Favreau, who also plays Carl, takes viewers for a ride when one of Los Angeles’ most prestigious chefs almost has his career ruined after a popular critic rips apart his unimaginative menu. As the restaurant’s owner (Dustin Hoffman) continues to forbid him from exploring his creative impulses, Carl quits the job.
But outside of the kitchen, Carl faces further problems involving his gorgeous ex-wife (Sofia Vergara) and his young son (Emjay Anthony).
In need of a fresh start, Carl opens a food truck with the help of his son. A heartfelt but predictable story ensues, exploring Carl’s reinvigorated zeal for cuisine and the realization that family is perhaps the most important thing of all.
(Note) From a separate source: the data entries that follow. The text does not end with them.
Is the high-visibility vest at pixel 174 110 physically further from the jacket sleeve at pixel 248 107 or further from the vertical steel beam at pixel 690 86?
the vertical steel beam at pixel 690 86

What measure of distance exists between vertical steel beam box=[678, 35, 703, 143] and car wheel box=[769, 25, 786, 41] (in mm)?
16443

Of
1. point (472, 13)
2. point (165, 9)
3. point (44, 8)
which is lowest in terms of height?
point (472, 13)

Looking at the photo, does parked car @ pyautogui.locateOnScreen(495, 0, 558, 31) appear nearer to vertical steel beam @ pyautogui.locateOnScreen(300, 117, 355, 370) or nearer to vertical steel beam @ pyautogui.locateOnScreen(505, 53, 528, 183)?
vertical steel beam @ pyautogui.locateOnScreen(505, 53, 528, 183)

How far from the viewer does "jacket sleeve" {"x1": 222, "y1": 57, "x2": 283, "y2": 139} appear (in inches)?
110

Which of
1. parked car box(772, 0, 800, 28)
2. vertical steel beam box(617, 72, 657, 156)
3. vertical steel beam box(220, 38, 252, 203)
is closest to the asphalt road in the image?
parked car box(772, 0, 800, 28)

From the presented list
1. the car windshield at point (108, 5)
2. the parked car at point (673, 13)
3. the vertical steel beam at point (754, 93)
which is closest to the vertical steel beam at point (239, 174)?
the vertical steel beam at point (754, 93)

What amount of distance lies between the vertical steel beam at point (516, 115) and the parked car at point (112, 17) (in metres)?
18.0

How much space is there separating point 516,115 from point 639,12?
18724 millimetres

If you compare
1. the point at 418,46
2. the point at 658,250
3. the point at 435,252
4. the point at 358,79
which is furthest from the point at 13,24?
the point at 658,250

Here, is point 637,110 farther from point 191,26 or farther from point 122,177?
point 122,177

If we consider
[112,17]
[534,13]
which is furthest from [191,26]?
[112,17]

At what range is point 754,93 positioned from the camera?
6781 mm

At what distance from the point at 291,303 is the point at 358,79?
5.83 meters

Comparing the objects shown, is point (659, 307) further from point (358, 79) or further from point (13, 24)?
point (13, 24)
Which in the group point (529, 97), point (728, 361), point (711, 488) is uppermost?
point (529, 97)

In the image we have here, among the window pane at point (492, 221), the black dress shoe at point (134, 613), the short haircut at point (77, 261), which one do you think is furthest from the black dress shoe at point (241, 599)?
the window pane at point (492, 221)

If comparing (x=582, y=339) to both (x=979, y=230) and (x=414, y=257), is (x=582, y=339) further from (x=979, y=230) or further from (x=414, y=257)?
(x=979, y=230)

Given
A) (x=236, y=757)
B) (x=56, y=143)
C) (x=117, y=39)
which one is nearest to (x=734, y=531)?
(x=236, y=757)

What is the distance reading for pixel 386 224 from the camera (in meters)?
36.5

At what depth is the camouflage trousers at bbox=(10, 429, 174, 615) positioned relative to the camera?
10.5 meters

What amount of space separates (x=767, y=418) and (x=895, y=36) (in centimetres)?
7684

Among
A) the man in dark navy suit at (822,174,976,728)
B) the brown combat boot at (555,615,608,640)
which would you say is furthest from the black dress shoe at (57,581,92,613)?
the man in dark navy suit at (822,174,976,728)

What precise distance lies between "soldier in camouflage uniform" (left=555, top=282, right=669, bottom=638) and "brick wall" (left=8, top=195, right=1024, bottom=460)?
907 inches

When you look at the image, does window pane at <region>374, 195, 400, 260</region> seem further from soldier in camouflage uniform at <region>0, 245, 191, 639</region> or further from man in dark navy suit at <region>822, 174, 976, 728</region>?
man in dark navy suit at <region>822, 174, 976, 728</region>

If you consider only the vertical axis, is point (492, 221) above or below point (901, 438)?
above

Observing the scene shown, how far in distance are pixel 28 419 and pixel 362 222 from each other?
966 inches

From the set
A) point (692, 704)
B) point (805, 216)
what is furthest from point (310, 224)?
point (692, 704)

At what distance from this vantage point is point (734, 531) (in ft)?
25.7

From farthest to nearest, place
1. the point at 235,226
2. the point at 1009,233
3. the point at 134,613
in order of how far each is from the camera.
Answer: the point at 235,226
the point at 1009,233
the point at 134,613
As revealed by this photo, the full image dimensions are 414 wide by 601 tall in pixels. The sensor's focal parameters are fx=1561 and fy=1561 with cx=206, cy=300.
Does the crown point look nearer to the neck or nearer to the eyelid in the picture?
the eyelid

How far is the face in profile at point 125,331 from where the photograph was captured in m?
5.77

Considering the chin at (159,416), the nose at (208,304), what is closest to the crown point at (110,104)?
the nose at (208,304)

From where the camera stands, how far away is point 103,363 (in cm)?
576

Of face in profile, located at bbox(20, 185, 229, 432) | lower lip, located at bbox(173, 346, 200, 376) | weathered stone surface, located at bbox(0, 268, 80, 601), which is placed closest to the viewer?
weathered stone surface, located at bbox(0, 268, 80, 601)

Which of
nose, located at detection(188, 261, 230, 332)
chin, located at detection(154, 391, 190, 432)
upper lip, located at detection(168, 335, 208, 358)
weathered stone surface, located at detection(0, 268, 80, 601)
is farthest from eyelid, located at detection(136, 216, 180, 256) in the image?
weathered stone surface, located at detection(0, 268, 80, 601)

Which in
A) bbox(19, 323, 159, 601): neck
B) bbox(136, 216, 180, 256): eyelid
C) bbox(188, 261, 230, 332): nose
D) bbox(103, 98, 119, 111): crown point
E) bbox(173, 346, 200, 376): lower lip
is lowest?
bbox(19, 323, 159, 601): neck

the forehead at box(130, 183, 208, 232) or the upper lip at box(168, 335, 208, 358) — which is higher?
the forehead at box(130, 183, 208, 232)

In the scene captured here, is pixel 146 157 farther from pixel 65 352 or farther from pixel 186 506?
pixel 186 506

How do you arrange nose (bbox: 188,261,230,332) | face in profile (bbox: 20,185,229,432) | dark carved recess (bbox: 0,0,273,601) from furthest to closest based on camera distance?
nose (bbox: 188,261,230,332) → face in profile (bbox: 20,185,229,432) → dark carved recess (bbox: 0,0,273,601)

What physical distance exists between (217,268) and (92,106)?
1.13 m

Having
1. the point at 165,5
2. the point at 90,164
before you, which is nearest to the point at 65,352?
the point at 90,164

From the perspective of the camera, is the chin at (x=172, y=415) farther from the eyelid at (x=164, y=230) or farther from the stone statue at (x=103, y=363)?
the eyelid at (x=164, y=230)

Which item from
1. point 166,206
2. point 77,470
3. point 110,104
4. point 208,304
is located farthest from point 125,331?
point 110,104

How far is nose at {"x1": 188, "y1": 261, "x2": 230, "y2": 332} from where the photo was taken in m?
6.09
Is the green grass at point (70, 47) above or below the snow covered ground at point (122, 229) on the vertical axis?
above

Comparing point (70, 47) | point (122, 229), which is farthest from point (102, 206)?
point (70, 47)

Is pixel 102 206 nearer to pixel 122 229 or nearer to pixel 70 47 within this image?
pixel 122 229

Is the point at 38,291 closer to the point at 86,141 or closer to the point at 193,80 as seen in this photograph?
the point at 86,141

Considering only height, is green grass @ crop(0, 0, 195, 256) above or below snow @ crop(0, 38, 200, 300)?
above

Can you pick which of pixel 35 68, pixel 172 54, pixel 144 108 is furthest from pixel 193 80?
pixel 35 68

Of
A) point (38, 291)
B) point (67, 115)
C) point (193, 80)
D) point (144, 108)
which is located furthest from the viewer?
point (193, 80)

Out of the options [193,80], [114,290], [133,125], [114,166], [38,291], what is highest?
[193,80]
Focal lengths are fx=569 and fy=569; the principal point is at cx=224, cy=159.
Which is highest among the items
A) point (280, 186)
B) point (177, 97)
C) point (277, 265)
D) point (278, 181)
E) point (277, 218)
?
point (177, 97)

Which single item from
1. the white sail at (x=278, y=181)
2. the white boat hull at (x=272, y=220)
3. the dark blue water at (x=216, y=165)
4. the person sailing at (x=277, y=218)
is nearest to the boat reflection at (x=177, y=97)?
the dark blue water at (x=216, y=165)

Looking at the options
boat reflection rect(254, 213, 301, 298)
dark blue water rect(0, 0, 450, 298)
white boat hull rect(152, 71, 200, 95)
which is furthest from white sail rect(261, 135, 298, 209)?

“Chef” primarily sets out to be a feel-good movie, and it succeeds in that respect. Despite Carl’s inflated ego, the audience roots for his comeback, as do his two colleagues and closest friends, played by the hilarious Bobby Cannavale and John Leguizamo. Short, hysterical cameos give the film extra life, including one with Robert Downey Jr., who plays his typical nonchalant narcissist as the ex-husband of Carl’s ex-wife.
As pleasant as the film is, there are some foundational shortcomings that detract from its potential. Several characters are introduced without being fleshed out, making it difficult for the film to focus on a single plotline.
In one of the more bizarre subplots, Carl invites the restaurant’s hostess (Scarlett Johansson) back to his apartment, where, instead of hooking up with Carl, she watches him cook pasta, making facial expressions of deep sexual lust. Aside from reminding Carl to spend more quality time with his son, Johansson’s character disappears from Carl’s life, making it seem like her only purpose was to flaunt Favreau’s celebrity connections.
Vergara reaches more serious and mature dimensions with her small role in “Chef” than she is able to do in “Modern Family,” but her appearance still seems more like celebrity stunt casting than a careful artistic selection.
“Chef” is a celebration of food, family and individual creativity. Favreau’s delightful film is a perfect summer flick and one of the best comedies of the year — it even won the Heineken Audience Award at the Tribeca Film Festival, which could easily signify a future of public and critical success.